When Constantine the Great came to power in 306, he worked to stop the persecution of Christians in the Roman Empire. However, this led to a large split in the treatment of Christians and Jews.

==Anti-Judaic legislation==
Under Constantine the Great, Jewish clergy were given the same exemptions as Christian clergy. Jews living in the Roman Empire were legally obliged to pay the Fiscus Judaicus tax since the destruction of the Jewish Temple in 70 CE. This tax continued during his reign and some historians credit the emperor Julian with abolishing this in 362.

It was noted that Judaism was “an abominable sect”.

He also began to claim land in Syria Palaestina for use by the Christian Church. During a visit by his mother in 326 to 327, she identified places where key events may have taken place in Jesus’ life; Constantine went on build churches at those locations.

==The dating of Easter==
Constantine supported the separation of the date of Easter from the Jewish Passover (see also Quartodecimanism), stating in his letter after the First Council of Nicaea (which had already decided the matter):
"... it appeared an unworthy thing that in the celebration of this most holy feast we should follow the practice of the Jews, who have impiously defiled their hands with enormous sin, and are, therefore, deservedly afflicted with blindness of soul ... Let us then have nothing in common with the detestable Jewish crowd; for we have received from our Saviour a different way."

According to Mark DelCogliano, “it was not the quartodeciman practice that Constantine sought to eliminate, but rather the so-called 'Protopaschite' practice which calculated the paschal full moon according to the Jewish lunar calendar and not the Julian solar calendar".

○ ○ ○ ○ ○ ○ ○

Given problem -
Continue the text on Constantine and the Jews, starting right after its last sentence. The material that comes next is separate from the text on Constantine.

(Data drawn from a collection)

○ ○ ○ ○ ○ ○ ○

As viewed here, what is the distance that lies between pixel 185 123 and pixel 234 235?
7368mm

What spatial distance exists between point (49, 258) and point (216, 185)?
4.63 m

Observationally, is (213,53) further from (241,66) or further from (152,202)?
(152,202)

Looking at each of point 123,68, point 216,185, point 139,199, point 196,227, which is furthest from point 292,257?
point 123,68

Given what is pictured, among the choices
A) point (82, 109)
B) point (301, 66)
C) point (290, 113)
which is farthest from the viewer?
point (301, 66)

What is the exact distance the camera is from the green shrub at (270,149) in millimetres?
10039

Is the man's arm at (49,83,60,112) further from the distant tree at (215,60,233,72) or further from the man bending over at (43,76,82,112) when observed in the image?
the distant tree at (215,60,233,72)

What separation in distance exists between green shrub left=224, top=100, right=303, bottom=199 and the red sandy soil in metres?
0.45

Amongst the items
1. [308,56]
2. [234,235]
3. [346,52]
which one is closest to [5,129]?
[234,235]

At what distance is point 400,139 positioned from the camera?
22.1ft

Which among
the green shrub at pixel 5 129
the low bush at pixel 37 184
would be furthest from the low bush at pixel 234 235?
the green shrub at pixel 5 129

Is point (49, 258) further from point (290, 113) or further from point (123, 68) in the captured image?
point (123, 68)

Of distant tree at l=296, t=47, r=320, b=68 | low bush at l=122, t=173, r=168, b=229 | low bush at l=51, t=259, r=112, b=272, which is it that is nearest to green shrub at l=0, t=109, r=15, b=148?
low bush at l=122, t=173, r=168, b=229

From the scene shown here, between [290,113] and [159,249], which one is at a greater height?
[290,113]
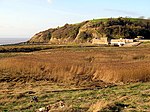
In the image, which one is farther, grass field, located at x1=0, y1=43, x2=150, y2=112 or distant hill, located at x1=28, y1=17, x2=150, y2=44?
distant hill, located at x1=28, y1=17, x2=150, y2=44

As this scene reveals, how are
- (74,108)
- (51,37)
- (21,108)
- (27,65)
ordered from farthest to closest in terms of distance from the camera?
(51,37)
(27,65)
(21,108)
(74,108)

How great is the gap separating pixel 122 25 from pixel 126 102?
138m

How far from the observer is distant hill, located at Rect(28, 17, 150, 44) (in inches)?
5404

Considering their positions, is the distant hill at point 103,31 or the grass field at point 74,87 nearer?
the grass field at point 74,87

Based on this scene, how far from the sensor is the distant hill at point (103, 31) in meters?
137

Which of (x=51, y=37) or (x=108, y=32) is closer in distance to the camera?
(x=108, y=32)

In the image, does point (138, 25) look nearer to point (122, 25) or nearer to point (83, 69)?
point (122, 25)

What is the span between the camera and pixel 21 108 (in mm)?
14797

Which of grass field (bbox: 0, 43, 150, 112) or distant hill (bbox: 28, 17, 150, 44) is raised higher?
distant hill (bbox: 28, 17, 150, 44)

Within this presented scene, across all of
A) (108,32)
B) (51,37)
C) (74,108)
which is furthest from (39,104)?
(51,37)

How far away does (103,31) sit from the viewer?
139 m

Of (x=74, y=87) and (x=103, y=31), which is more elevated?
(x=103, y=31)

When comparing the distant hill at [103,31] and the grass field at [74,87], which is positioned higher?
the distant hill at [103,31]

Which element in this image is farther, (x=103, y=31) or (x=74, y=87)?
(x=103, y=31)
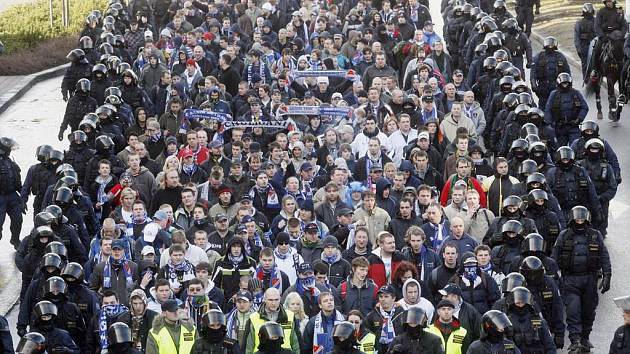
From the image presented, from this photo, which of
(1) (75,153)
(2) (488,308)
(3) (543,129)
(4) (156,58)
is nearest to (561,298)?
(2) (488,308)

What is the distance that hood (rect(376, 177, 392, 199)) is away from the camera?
22.6 metres

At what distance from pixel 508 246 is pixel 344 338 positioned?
3905 mm

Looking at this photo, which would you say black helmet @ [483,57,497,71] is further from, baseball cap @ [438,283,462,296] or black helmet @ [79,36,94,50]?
baseball cap @ [438,283,462,296]

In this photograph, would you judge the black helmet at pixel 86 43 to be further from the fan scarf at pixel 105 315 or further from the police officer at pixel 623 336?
the police officer at pixel 623 336

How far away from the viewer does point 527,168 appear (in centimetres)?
2275

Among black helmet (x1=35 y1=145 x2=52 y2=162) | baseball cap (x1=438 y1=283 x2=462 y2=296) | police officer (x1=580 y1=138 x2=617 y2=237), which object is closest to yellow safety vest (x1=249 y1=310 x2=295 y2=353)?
baseball cap (x1=438 y1=283 x2=462 y2=296)

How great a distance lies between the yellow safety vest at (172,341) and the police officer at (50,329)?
38.6 inches

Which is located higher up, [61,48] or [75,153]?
[75,153]

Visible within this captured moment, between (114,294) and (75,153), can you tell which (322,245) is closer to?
(114,294)

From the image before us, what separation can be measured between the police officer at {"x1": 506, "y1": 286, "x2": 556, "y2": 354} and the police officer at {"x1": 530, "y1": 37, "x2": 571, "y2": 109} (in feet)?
38.0

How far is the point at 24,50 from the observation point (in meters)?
42.8

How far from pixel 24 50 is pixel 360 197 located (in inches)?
852

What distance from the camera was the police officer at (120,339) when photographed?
1698 centimetres

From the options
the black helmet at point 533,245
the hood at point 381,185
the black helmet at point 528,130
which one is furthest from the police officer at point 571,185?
the black helmet at point 533,245
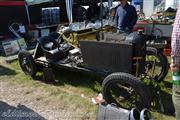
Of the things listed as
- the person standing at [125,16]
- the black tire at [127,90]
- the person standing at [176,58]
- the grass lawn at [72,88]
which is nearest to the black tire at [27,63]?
the grass lawn at [72,88]

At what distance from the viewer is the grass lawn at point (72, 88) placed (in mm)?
4953

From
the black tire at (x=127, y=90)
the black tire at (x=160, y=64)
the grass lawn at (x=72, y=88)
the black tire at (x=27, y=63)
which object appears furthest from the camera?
the black tire at (x=27, y=63)

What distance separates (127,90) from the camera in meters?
4.71

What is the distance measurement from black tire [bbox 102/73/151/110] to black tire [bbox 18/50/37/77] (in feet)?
6.72

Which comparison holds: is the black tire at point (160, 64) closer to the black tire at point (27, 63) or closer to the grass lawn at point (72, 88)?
the grass lawn at point (72, 88)

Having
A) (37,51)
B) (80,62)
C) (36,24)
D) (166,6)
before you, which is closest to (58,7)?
(36,24)

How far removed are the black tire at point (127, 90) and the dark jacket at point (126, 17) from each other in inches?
77.2

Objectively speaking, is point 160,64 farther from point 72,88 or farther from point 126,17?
point 72,88

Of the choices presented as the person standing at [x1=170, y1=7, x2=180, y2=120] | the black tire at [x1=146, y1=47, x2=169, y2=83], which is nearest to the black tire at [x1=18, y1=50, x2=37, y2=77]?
the black tire at [x1=146, y1=47, x2=169, y2=83]

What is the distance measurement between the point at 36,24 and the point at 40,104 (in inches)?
269

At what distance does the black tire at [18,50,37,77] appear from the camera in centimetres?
634

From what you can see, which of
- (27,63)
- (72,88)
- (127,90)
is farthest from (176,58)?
(27,63)

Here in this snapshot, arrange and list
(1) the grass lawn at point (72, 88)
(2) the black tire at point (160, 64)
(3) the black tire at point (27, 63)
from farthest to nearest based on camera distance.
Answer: (3) the black tire at point (27, 63) → (2) the black tire at point (160, 64) → (1) the grass lawn at point (72, 88)

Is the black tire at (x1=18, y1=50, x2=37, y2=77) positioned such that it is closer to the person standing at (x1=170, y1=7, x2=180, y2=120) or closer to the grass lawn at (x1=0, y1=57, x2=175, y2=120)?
the grass lawn at (x1=0, y1=57, x2=175, y2=120)
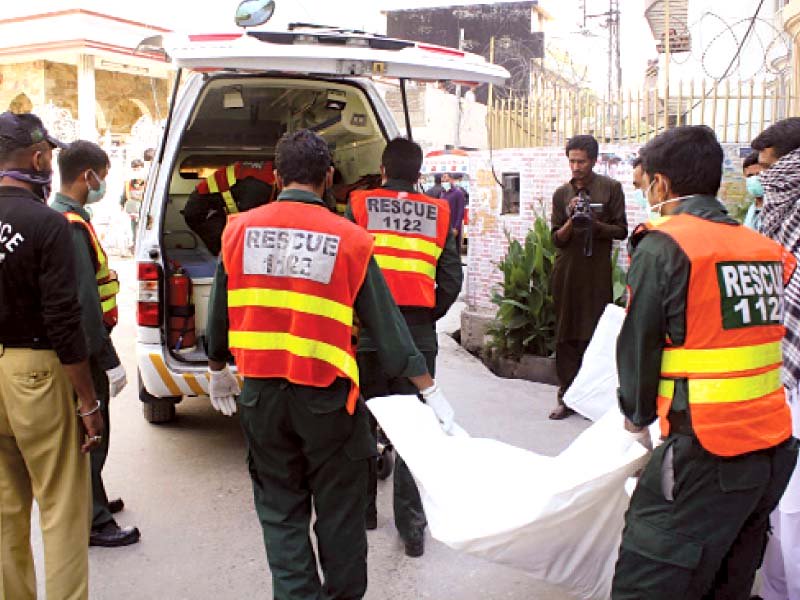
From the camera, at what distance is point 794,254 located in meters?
3.09

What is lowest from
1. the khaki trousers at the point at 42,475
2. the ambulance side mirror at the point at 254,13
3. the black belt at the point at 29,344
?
the khaki trousers at the point at 42,475

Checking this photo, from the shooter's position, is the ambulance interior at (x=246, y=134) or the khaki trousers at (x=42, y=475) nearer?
the khaki trousers at (x=42, y=475)

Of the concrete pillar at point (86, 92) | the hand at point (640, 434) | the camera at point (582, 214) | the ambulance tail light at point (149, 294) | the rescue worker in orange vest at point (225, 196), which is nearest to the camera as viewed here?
the hand at point (640, 434)

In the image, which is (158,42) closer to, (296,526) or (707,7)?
(296,526)

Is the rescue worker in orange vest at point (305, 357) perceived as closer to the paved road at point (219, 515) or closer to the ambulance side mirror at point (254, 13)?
the paved road at point (219, 515)

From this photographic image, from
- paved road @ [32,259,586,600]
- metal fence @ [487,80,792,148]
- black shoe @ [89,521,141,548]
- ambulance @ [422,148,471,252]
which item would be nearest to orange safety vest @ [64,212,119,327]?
black shoe @ [89,521,141,548]

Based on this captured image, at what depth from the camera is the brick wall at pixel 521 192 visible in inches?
272

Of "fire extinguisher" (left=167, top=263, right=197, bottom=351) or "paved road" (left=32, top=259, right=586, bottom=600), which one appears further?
"fire extinguisher" (left=167, top=263, right=197, bottom=351)

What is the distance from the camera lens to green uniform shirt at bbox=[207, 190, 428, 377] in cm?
279

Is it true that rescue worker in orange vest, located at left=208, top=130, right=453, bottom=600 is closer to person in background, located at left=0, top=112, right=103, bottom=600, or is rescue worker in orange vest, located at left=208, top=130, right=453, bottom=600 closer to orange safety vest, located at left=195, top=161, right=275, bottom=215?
person in background, located at left=0, top=112, right=103, bottom=600

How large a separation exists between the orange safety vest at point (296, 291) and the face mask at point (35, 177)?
717mm

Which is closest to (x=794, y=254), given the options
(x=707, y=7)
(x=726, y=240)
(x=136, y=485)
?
(x=726, y=240)

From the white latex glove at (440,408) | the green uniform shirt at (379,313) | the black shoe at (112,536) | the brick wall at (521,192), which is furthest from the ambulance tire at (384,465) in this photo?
the brick wall at (521,192)

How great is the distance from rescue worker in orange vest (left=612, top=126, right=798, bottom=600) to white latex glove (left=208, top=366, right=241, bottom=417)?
1.56m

○ ○ ○ ○ ○ ○ ○

In response -
Theodoret's Ecclesiastical History records The Epistle of the Emperor Constantine, concerning the matters transacted at the Council, addressed to those Bishops who were not present:
"It was, in the first place, declared improper to follow the custom of the Jews in the celebration of this holy festival, because, their hands having been stained with crime, the minds of these wretched men are necessarily blinded. ... Let us, then, have nothing in common with the Jews, who are our adversaries. ... Let us ... studiously avoiding all contact with that evil way. ... For how can they entertain right views on any point who, after having compassed the death of the Lord, being out of their minds, are guided not by sound reason, but by an unrestrained passion, wherever their innate madness carries them. ... lest your pure minds should appear to share in the customs of a people so utterly depraved. ... Therefore, this irregularity must be corrected, in order that we may no more have any thing in common with those parricides and the murderers of our Lord. ... no single point in common with the perjury of the Jews."